■ **ACTION ITEM**
Answer these questions from the piece about Google and women's sports:
1. What was the team Johnson came to Google to lead in 2020 known as internally?
2. Which WNBA platform did Google join in 2021?
3. Whose push to cover more women's sports stories did Google back last year?

■ **GIVEN TEXT**
- Opening Delimiter -
When Johnson joined Google in 2020 to lead a team known internally as the Sports Lab, she took on the WNBA as its first long-term partnership specifically because it was able to transact with that league separately from the NBA.

“The NBA was in the back of our minds for some day, one day, but it just didn’t feel to me that Google was quite ready for that,” Johnson said. “That’s a really big commitment, to go all in on the NBA, so we started with the WNBA because that we could do, and that we could elevate.”

Google’s investments in women’s sports only accelerated after her arrival at the company. In 2021, Google joined the WNBA’s Changemakers platform, which is made up of major partners that are “deeply invested in driving positive change for the WNBA, women’s sports, and women in society,” per the league. Google also worked with ESPN that year to increase the number of WNBA games broadcast on the network in honor of the league’s 25th anniversary, according to Sara Gotfredson, who at the time was VP of global client sales and market partnerships at ESPN parent company Disney.

“That sort of thinking would not have happened without Kate driving that,” Gotfredson told us. “She was all about…what can we actually do to create inventory, to create more exposure?”

How far we’ve come

It’s common for marketers looking to invest in women’s sports to take note of a relative lack of inventory to sponsor. That issue has been somewhat alleviated in recent years as media coverage of women’s sports has increased, a move Google has also been involved in: Last year, the brand supported The Athletic’s push to cover more women’s sports stories by backing a series about the WNBA and international women’s soccer.
- Closing Delimiter -
Saved entries:
- Opening Delimiter -
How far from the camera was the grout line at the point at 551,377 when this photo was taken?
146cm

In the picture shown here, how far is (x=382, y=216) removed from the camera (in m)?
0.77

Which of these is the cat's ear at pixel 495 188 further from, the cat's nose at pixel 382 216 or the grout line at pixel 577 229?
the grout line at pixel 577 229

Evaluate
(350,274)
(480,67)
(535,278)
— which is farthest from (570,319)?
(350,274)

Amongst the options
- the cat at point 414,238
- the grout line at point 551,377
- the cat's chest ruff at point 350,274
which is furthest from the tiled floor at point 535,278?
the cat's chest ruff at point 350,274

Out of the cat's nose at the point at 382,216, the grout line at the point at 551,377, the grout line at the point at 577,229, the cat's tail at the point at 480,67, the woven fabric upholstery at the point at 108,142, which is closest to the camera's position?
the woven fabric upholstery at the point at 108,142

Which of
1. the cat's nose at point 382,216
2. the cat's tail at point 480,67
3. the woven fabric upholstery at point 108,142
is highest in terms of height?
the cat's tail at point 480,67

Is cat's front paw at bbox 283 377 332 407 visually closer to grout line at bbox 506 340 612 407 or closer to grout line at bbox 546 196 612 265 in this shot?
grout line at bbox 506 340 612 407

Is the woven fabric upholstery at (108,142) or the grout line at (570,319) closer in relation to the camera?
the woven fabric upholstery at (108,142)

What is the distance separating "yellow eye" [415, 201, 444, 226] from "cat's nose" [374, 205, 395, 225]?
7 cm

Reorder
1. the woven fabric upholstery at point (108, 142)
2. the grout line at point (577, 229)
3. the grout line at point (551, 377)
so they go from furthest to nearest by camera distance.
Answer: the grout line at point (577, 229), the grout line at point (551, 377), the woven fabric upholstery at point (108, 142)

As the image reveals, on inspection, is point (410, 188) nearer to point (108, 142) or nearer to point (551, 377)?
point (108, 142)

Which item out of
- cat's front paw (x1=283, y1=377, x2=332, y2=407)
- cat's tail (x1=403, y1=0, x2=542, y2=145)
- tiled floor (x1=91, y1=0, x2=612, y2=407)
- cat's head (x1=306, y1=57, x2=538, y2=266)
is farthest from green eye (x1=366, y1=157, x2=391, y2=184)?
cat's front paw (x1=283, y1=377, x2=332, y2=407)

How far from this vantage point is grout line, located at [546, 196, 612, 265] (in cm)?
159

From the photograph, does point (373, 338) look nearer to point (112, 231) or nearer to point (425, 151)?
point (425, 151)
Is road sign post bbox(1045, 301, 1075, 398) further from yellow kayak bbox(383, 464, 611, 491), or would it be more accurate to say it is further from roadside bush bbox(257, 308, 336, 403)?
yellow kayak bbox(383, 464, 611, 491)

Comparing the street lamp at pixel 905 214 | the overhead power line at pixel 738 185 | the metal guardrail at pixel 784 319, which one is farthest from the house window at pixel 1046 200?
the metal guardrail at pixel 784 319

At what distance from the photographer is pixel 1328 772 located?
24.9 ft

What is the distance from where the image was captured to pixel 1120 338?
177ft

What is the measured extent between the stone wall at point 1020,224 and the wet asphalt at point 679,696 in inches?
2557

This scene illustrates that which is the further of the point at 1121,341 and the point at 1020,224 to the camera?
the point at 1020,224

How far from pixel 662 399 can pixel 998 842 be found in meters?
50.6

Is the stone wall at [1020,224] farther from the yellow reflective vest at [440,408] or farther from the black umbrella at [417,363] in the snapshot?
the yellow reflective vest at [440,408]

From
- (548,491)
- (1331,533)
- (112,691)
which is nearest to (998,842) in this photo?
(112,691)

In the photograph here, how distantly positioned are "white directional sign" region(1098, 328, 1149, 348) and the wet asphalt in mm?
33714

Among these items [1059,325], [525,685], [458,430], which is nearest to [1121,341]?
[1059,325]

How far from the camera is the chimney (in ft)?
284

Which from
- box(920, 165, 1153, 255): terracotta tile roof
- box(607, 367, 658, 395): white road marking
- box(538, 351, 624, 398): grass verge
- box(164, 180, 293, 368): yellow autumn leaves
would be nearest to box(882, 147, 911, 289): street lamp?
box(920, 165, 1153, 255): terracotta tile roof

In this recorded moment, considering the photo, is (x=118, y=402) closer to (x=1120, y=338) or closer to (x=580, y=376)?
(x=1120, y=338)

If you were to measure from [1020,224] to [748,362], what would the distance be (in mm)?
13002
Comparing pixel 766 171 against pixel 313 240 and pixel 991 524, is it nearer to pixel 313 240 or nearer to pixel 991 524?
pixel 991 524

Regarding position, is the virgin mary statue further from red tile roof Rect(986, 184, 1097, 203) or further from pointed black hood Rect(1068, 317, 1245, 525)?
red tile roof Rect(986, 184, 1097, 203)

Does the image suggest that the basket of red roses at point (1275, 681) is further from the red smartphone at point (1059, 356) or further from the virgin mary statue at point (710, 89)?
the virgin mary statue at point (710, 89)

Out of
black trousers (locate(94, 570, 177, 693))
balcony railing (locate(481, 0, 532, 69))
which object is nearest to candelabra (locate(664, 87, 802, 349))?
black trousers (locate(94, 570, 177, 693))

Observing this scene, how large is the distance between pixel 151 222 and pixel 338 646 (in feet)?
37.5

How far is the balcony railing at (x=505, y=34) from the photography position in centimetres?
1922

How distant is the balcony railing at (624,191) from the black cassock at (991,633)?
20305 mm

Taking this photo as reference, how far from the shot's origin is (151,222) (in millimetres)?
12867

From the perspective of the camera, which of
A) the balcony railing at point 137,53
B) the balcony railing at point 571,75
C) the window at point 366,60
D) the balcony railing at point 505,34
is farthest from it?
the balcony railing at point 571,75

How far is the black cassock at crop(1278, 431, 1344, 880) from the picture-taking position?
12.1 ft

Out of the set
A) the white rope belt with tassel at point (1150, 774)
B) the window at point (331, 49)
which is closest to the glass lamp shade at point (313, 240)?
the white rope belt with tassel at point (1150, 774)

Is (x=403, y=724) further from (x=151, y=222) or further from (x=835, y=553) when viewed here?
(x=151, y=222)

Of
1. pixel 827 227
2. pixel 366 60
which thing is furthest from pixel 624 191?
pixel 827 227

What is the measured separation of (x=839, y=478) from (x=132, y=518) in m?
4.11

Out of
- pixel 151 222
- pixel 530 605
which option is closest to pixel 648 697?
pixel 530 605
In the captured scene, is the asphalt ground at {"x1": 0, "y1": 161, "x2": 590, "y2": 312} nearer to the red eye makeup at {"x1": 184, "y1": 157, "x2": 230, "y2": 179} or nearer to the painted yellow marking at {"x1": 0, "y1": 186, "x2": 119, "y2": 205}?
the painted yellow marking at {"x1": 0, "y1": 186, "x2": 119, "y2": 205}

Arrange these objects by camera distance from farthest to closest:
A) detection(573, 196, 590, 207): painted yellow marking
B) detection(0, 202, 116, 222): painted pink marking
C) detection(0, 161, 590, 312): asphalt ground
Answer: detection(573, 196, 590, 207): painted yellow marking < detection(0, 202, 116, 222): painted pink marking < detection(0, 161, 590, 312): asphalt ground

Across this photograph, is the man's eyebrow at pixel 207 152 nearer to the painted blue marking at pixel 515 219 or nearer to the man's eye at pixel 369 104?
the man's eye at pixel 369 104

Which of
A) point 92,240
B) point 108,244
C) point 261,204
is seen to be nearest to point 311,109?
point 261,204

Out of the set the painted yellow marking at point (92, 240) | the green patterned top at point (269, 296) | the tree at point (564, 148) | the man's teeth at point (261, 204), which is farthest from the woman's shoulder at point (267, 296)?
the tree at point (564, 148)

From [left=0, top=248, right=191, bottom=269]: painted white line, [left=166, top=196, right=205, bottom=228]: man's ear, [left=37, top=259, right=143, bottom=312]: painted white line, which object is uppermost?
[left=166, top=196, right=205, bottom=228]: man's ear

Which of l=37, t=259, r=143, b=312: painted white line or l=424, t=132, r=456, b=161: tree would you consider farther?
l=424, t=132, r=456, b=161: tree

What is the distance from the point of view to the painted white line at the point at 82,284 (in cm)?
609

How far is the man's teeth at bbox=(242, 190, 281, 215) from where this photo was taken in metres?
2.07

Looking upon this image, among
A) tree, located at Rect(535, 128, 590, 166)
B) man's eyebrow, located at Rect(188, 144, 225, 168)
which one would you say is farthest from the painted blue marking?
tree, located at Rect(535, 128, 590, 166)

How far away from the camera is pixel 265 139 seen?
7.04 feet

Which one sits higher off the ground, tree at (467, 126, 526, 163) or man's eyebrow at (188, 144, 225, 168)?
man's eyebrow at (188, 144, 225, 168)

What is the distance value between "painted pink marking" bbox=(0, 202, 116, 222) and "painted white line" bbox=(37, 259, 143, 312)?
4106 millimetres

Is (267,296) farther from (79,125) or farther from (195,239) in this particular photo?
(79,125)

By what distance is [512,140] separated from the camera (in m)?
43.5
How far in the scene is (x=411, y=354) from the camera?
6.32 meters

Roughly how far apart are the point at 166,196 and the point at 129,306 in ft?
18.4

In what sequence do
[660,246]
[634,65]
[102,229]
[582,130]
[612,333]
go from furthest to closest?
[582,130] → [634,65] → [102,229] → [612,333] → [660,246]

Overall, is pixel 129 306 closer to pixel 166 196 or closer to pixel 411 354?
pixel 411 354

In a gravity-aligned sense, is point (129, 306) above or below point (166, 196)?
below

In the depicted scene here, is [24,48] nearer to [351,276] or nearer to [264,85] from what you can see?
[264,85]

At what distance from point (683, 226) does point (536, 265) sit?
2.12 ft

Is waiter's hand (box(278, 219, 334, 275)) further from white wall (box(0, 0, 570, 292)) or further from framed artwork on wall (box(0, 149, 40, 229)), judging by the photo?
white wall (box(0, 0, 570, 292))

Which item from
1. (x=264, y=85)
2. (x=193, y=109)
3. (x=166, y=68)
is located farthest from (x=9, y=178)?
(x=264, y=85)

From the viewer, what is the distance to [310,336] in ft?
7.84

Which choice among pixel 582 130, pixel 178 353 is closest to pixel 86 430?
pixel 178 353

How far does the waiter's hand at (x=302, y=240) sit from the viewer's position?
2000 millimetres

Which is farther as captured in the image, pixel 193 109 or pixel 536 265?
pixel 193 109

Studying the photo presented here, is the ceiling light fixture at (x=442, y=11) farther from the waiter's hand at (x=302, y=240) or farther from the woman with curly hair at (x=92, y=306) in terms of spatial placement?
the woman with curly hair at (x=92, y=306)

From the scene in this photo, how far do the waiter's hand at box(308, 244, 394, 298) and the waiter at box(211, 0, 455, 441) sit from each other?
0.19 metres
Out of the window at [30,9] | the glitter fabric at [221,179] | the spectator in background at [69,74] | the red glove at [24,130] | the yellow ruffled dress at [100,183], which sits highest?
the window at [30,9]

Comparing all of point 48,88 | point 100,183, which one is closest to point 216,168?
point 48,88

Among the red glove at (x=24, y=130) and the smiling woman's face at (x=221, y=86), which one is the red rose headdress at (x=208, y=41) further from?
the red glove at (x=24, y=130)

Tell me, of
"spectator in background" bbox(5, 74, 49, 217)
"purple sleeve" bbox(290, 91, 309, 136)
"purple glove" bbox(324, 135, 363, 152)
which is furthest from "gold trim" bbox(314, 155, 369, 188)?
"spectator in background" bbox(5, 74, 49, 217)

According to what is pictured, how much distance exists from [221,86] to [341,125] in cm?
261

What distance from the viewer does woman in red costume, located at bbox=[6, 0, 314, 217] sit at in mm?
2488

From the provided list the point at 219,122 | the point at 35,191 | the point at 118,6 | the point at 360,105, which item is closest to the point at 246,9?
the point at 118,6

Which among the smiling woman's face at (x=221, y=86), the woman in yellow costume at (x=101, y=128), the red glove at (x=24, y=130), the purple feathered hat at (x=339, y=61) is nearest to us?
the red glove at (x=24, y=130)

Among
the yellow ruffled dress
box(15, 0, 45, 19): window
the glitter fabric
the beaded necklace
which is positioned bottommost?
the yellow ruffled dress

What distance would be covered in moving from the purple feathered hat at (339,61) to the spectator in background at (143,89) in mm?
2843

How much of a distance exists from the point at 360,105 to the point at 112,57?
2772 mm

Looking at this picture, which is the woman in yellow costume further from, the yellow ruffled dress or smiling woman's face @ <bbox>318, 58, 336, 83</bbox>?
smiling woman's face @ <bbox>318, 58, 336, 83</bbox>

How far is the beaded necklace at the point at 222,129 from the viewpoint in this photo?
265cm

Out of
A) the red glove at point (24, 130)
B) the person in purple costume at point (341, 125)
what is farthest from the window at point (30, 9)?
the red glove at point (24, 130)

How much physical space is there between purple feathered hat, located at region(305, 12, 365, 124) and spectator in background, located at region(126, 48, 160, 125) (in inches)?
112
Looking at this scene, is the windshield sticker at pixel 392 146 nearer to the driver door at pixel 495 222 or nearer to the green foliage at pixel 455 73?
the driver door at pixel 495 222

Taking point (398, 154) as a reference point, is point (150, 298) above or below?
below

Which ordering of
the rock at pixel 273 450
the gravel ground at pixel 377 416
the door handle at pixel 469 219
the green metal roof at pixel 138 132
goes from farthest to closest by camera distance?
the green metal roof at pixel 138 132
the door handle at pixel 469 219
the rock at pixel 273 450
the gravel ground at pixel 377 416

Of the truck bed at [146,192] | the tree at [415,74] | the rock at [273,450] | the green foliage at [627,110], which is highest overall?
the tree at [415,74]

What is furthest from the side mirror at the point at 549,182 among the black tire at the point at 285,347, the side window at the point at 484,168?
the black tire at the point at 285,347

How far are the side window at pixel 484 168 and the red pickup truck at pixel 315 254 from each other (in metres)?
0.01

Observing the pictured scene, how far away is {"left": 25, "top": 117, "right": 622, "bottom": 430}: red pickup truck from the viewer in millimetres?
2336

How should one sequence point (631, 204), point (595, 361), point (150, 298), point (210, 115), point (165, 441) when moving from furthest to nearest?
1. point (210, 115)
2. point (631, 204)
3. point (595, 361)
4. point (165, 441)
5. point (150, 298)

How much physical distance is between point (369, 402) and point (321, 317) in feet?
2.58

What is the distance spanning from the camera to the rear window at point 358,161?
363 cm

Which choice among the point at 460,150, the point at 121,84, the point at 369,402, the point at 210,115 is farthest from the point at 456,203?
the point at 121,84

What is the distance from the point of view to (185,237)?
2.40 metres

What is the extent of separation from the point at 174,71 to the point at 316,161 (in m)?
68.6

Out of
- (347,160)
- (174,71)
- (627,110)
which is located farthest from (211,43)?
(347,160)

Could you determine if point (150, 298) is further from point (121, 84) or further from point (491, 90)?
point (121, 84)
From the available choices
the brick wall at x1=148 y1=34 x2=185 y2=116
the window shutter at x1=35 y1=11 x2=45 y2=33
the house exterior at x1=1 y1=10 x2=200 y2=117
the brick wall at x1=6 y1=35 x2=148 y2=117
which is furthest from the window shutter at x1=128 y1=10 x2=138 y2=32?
- Closing Delimiter -
■ **YOUR RESPONSE**
1. The Sports Lab
2. The WNBA's Changemakers platform
3. The Athletic's